ME FIRST AND THE GIMME GIMMES with the SAINTE CATHERINES and DEAD TO ME at the Phoenix (410 Sherbourne), tonight (Thursday, November 30). $18.50. 416-870-8000. Rating: NNNNN


If you ask most people who dig hearing a bunch of dudes on a small, poorly lit stage break into Louie, Louie, cover bands and bars go hand in hand like salt and vinegar or hugs and kisses.

But for the guys in punkified cover band Me First and the Gimme Gimmes, it’s a whole other ball game. Instead of playing to rooms full of half-listening beer-bottle-suckers, they’ve weaseled their way onto gigs like the Warped Tour while still playing only the finest in show tunes, old soft rock ballads and, most recently, country classics, all with punk rock attitude.

Singer Spike Slawson seems baffled when I ask how they turn songs we’ve heard a hundred times before into balls-out fun explosions.

“I don’t know, man. We don’t really care – that’s why. We don’t properly practise, and it only gets tedious when we do much more than 10 or 12 days.”

Shit. Maybe this apathy thing really works. Either way, the punk supergroup – also featuring Fat Mike of NOFX fame and Dave Raun and Joey Cape from Lagwagon, has made a fantastic discovery: playing old songs your parents love is a great idea.

Slawson expounds.

“If you wanna start a fun band and play live and get drunk, then covers are your best bet, cuz the songwriting stage can be really time-consuming.

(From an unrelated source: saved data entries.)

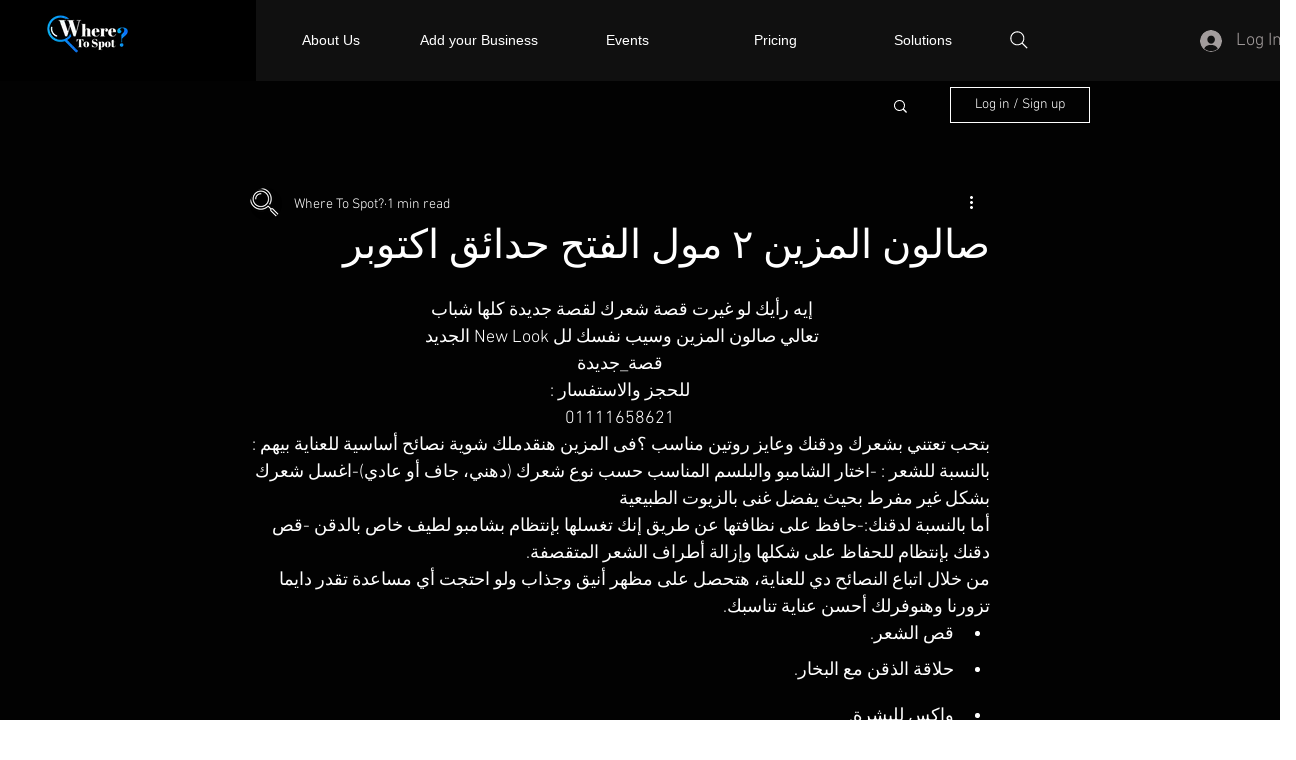

--- FILE ---
content_type: text/html; charset=utf-8
request_url: https://www.google.com/recaptcha/api2/aframe
body_size: 266
content:
<!DOCTYPE HTML><html><head><meta http-equiv="content-type" content="text/html; charset=UTF-8"></head><body><script nonce="Rvyp-VoptZlEtbwTm4s8QQ">/** Anti-fraud and anti-abuse applications only. See google.com/recaptcha */ try{var clients={'sodar':'https://pagead2.googlesyndication.com/pagead/sodar?'};window.addEventListener("message",function(a){try{if(a.source===window.parent){var b=JSON.parse(a.data);var c=clients[b['id']];if(c){var d=document.createElement('img');d.src=c+b['params']+'&rc='+(localStorage.getItem("rc::a")?sessionStorage.getItem("rc::b"):"");window.document.body.appendChild(d);sessionStorage.setItem("rc::e",parseInt(sessionStorage.getItem("rc::e")||0)+1);localStorage.setItem("rc::h",'1768903142943');}}}catch(b){}});window.parent.postMessage("_grecaptcha_ready", "*");}catch(b){}</script></body></html>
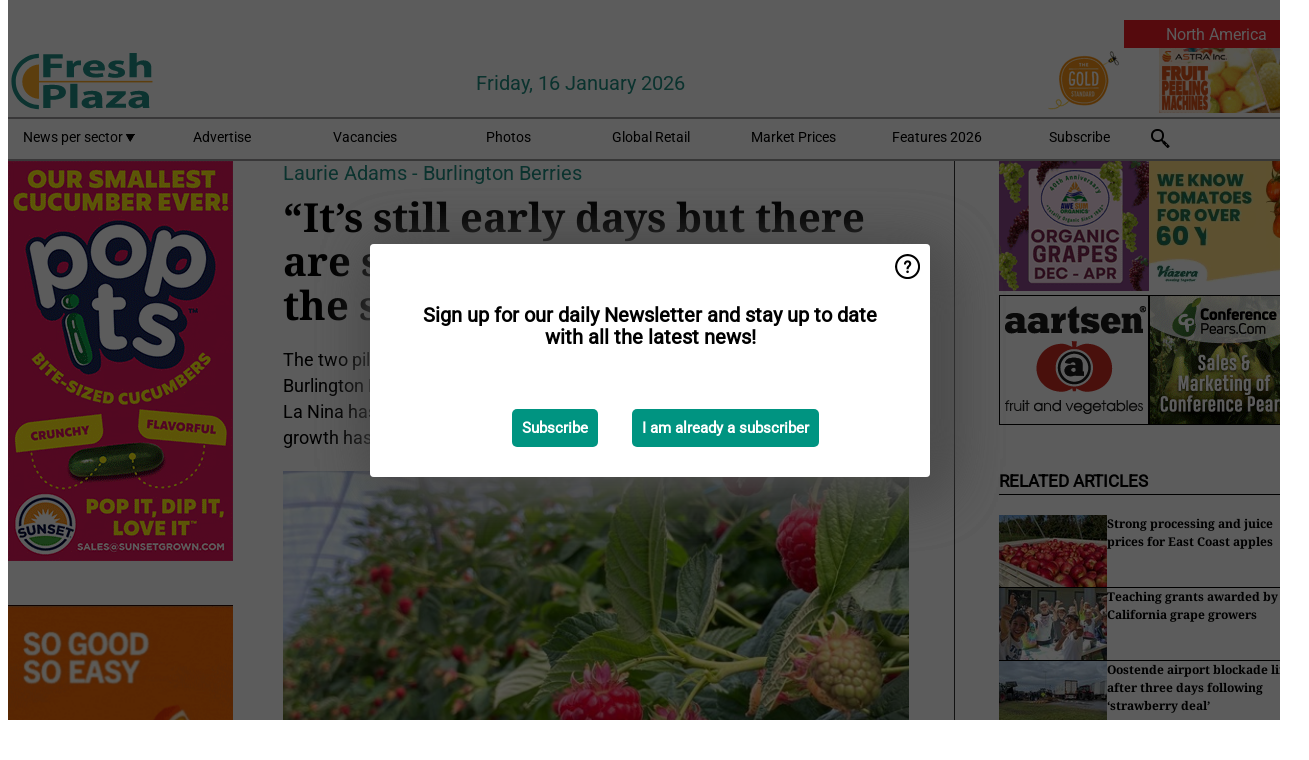

--- FILE ---
content_type: text/html; charset=utf-8
request_url: https://www.freshplaza.com/widget/top/1016/
body_size: 134
content:

    <section>
        <h2>Top 5 - last week</h2>
        <ul>
                <li>
                    <a href="/article/9799399/bayer-introduces-new-commercial-strawberry-variety/">
                        <article>Bayer introduces new commercial strawberry variety</article>
                    </a>
                </li>
                <li>
                    <a href="/article/9798511/besides-french-beans-and-avocados-we-re-eyeing-baby-vegetables-for-the-european-market/">
                        <article>&quot;Besides French beans and avocados, we&#x27;re eyeing baby vegetables for the European market&quot;</article>
                    </a>
                </li>
                <li>
                    <a href="/article/9799397/switch-to-sea-shipments-lifts-indian-pomegranate-exports-by-20/">
                        <article>&#x201C;Switch to sea shipments lifts Indian pomegranate exports by 20%&#x201D;</article>
                    </a>
                </li>
                <li>
                    <a href="/article/9798502/next-week-s-special-rwanda/">
                        <article>Next week&#x27;s special: Rwanda</article>
                    </a>
                </li>
                <li>
                    <a href="/article/9798359/grape-volumes-continue-to-shift-due-to-poor-cape-town-port-performance/">
                        <article>&quot;Grape volumes continue to shift due to poor Cape Town port performance&quot;</article>
                    </a>
                </li>
        </ul>
    </section>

“99 per cent of the stuff out there is garbage, and who’s to say you wouldn’t just be adding to the pile? I know I probably would.”

Most recently, the band has culled that quality 1 per cent from country music’s finest, including Johnny Cash, Dolly Parton and even the Dixie Chicks. But do they think singing Goodbye Earl is gonna be just as rad as singing, say, Elton John’s Rocket Man?

“If you go back and listen to the New York Dolls or all that New York street rock from the early 70s, that was basically like stripped-down rockabilly. It was an answer to Yes and Emerson, Lake & Palmer and shit like that.

“In California in the 80s (it might’ve had something to do with Social Distortion), the hipper punk kids were into Hank Williams and Johnny Cash.”

The band could choose from any genre – they’re flirting with rock ballads and maybe some jazz standards next – and their Teflon formula would make it work. Sadly, since they’re all so busy with other projects and families, a life on the road isn’t realistic.

As for their Toronto show, Slawson assures me there’ll be plenty of tomfoolery. These guys’ll do just about anything for a laugh, including playing a bar mitzvah and recording the show for a live record called Me First And The Gimme Gimmes Ruin Jonny’s Bar Mitzvah (Fat Wreck Chords).

But Slawson tells me it probably wasn’t as bad as it all sounds.

“Every time we asked for a glass of wine they gave us mugs. It was really awkward. People didn’t know what to expect, so there was this almost hostile reception – at least on the bad side of apathetic. But then everybody started drinking and people got up and started dancing.”